Entries shown section start

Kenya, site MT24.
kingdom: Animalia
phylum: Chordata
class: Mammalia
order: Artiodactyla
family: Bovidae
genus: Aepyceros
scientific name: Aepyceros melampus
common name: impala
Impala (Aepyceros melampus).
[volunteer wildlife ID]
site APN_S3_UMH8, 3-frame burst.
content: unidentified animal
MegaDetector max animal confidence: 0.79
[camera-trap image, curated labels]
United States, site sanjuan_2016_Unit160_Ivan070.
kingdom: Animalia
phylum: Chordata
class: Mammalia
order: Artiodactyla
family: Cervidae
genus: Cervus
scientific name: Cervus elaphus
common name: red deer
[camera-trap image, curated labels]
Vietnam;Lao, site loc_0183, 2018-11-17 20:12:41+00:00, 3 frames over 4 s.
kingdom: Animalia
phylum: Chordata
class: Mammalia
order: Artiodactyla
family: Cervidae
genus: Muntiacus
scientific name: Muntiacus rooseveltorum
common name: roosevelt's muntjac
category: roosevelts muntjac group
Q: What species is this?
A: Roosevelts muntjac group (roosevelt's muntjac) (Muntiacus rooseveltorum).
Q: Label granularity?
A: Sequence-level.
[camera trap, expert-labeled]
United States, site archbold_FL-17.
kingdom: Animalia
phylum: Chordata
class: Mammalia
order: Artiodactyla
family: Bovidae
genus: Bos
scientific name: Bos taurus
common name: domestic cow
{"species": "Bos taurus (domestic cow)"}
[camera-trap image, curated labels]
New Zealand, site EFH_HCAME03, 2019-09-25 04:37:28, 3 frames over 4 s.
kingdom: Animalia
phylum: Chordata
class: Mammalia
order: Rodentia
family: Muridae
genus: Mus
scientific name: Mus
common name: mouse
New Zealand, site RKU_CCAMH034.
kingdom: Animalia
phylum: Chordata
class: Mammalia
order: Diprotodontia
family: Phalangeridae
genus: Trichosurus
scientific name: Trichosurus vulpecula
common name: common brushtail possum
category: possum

Entries shown section end

Required action:
Take the listing above and repeat exactly the lines from the one containing "common name: impala" through the one containing "genus: Muntiacus", both included.

Answer area:
common name: impala
Impala (Aepyceros melampus).
[volunteer wildlife ID]
site APN_S3_UMH8, 3-frame burst.
content: unidentified animal
MegaDetector max animal confidence: 0.79
[camera-trap image, curated labels]
United States, site sanjuan_2016_Unit160_Ivan070.
kingdom: Animalia
phylum: Chordata
class: Mammalia
order: Artiodactyla
family: Cervidae
genus: Cervus
scientific name: Cervus elaphus
common name: red deer
[camera-trap image, curated labels]
Vietnam;Lao, site loc_0183, 2018-11-17 20:12:41+00:00, 3 frames over 4 s.
kingdom: Animalia
phylum: Chordata
class: Mammalia
order: Artiodactyla
family: Cervidae
genus: Muntiacus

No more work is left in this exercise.